To paddle or not to paddle

Though most popular histories credit Dartmouth with the invention of the original, table tennis-esque game, it’s subsequent evolution into a throwing contest is much murkier. Alumni from Pennsylvania-based colleges Lehigh University and Bucknell University both claim to have been the first to chuck their paddles aside and rechristen the game “throw pong” or “Beirut,” supposedly in reference to U.S. involvement in the Lebanese Civil War in the 1980s. (For this name to make even the tiniest bit of sense, imagine that the pong balls are analogous to bombs.)

By the end of the 20th century, the game known as Beirut had become a college party staple, especially around the Northeast, but it took an entrepreneurial venture to turn the game from a clever way to use up a tapped keg of beer into a worldwide phenomenon.
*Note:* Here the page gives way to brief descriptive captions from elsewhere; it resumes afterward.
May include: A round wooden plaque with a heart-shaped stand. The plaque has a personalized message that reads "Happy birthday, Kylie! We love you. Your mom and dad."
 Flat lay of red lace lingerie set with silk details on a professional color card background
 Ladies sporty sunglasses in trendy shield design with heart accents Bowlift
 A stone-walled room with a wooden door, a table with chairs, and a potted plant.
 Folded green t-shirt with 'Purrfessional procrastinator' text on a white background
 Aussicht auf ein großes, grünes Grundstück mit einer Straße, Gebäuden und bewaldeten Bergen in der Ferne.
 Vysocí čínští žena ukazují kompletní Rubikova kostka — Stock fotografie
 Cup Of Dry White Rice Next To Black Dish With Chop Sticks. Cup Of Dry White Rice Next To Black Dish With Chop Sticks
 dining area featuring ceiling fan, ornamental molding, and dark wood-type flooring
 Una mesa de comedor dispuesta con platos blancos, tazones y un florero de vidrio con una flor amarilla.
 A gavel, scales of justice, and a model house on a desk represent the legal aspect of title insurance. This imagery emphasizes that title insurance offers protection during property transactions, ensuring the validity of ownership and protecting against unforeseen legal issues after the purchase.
The World Series of Beer Pong (WSOBP) was launched in 2006 by the founders of BPONG.com, and in addition to legitimizing it as a sport, they also helped spread its popularity through branded game equipment and reclaimed the “beer pong” moniker.

Beyond the paddle versus no paddle question, there are many variations on the rules that make the game difficult to universally define. So, the next time you’re at a house party and you see teams tossing ping pong balls into cups of beer, should you call it beer pong or Beirut? That depends who you ask, but if you find yourself at Dartmouth College, expect to be shamed for playing without a paddle.